Dataset entries:
===============

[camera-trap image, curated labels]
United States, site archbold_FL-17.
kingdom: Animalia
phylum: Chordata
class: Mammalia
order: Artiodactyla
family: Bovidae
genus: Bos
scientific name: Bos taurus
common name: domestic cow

===============

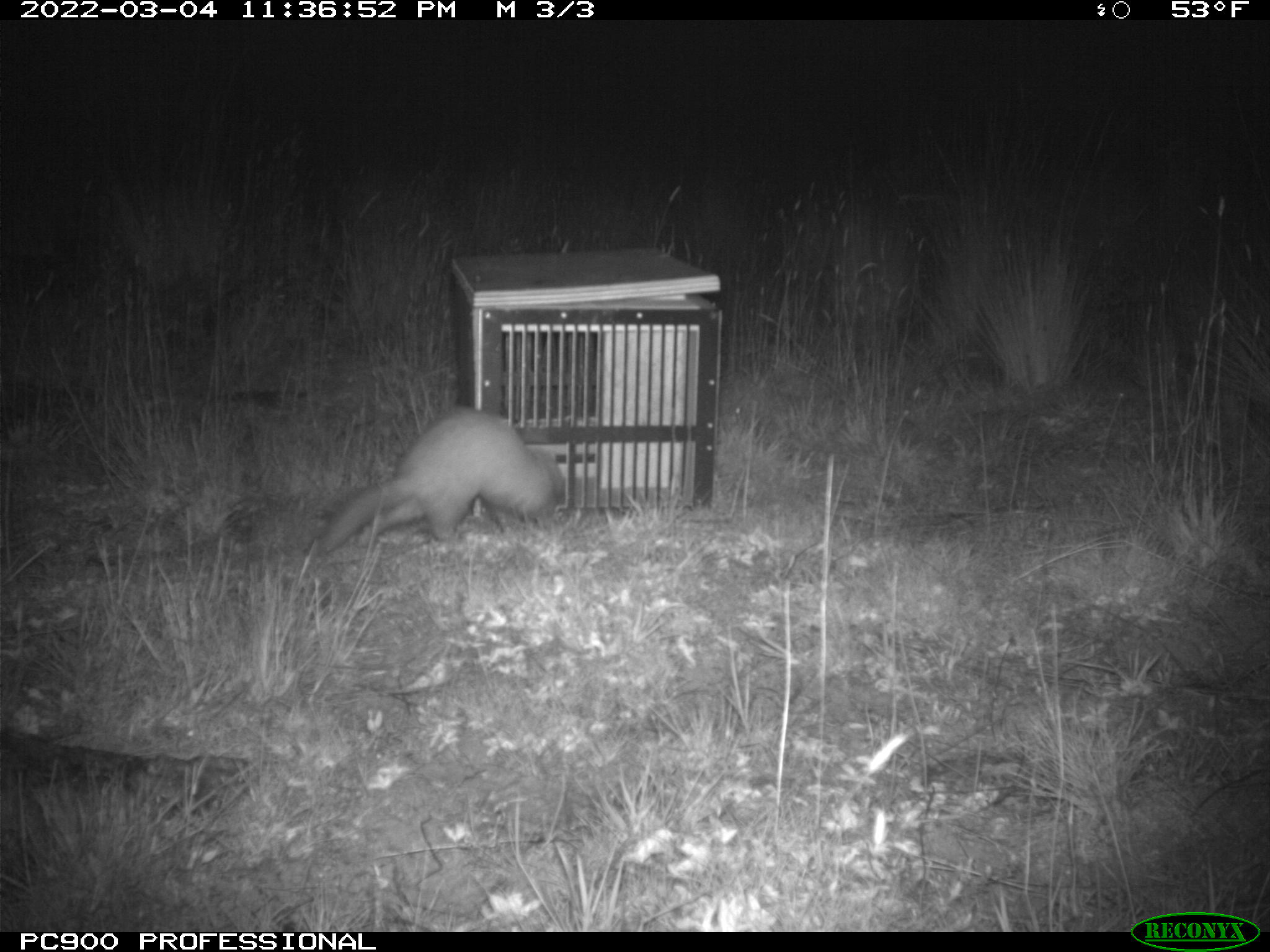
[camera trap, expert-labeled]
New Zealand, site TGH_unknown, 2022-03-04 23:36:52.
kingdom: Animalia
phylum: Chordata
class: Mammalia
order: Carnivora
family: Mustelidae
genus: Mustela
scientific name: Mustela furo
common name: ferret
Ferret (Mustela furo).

===============

## WORK REQUEST
Using only the entries above, output the line with "[camera-trap image, curated labels]", the line with "common name: domestic cow", and all lines between them, exactly as they stand.

## EXERCISE ANSWER
[camera-trap image, curated labels]
United States, site archbold_FL-17.
kingdom: Animalia
phylum: Chordata
class: Mammalia
order: Artiodactyla
family: Bovidae
genus: Bos
scientific name: Bos taurus
common name: domestic cow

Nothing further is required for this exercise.